I’ve started a journey through a new book where I soon came across these words:
“But then why shouldn’t the British people have free access to the best bits of our own countryside? Many of our parents and grandparents fought for this country in the world wars. Some of my readers may well have served in more recent conflicts. Why is it deemed okay to be prepared to die for your country, but not be allowed to walk across it?”
Food for thought. In my blog yesterday I quoted from the end of Rilla – here’s a bit of it:
“We’re in a new world,” Jem says, “and we’ve got to make it a better one than the old. …The old world is destroyed and we must build up the new one.”
If you’re anything like me, you’re asking: what can I do – little old me – to build a new world? Building up new worlds is a job for the experts, people with power, isn’t it?
Actually, isn’t it the experts who get us into the wars in the first place?
My grandfather was a coal miner for 50 years.

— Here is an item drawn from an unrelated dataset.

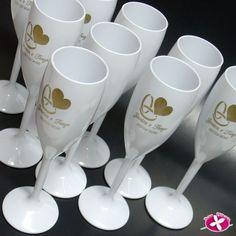 Taça de Champanhe em Acrílico Personalizada para festa de Casamento. www.rosapittanga.com.br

Apart from his vacation in the French trenches, he spent his life underground, in darkness. He deserved the freedom to roam when he got a chance to return to the surface of the earth. Didn’t he go to war so I could walk about in the fresh air? Well, then, at least little old me can walk about the countryside and in doing so, help keep up the rights of the Common Man. And the Unknown Soldier.
Walking is something you can do to help build up a new world. You don’t have to be an expert to walk about.
The book I’m quoting from is The Compleat Trespasser by John Bainbridge. It’s going to be an interesting read. I’ve just got to the bit where he is talking about his boyhood penchant for Robin Hood. I like Robin, too. There have been many adaptations of the Robin Hood story. Tony Curtis played Robin in a Hollywood version. If you get to see this movie, note the scene where Curtis is swinging from tree to tree through Sherwood Forest and shouts: Geronimo! I nearly died laughing! Geronimo was a 19th/20th century Native American Indian (1829-1909). The Robin Hood character connected with Richard the Lionheart would have lived in the 12th century. Who wrote that script?!
John Bainbridge runs a blog at: http://www.johnbainbridgewriter.com
If you can’t for whatever reason, roam the countryside at large, I suggest you buy John’s book. Roam by proxy and help build a new world!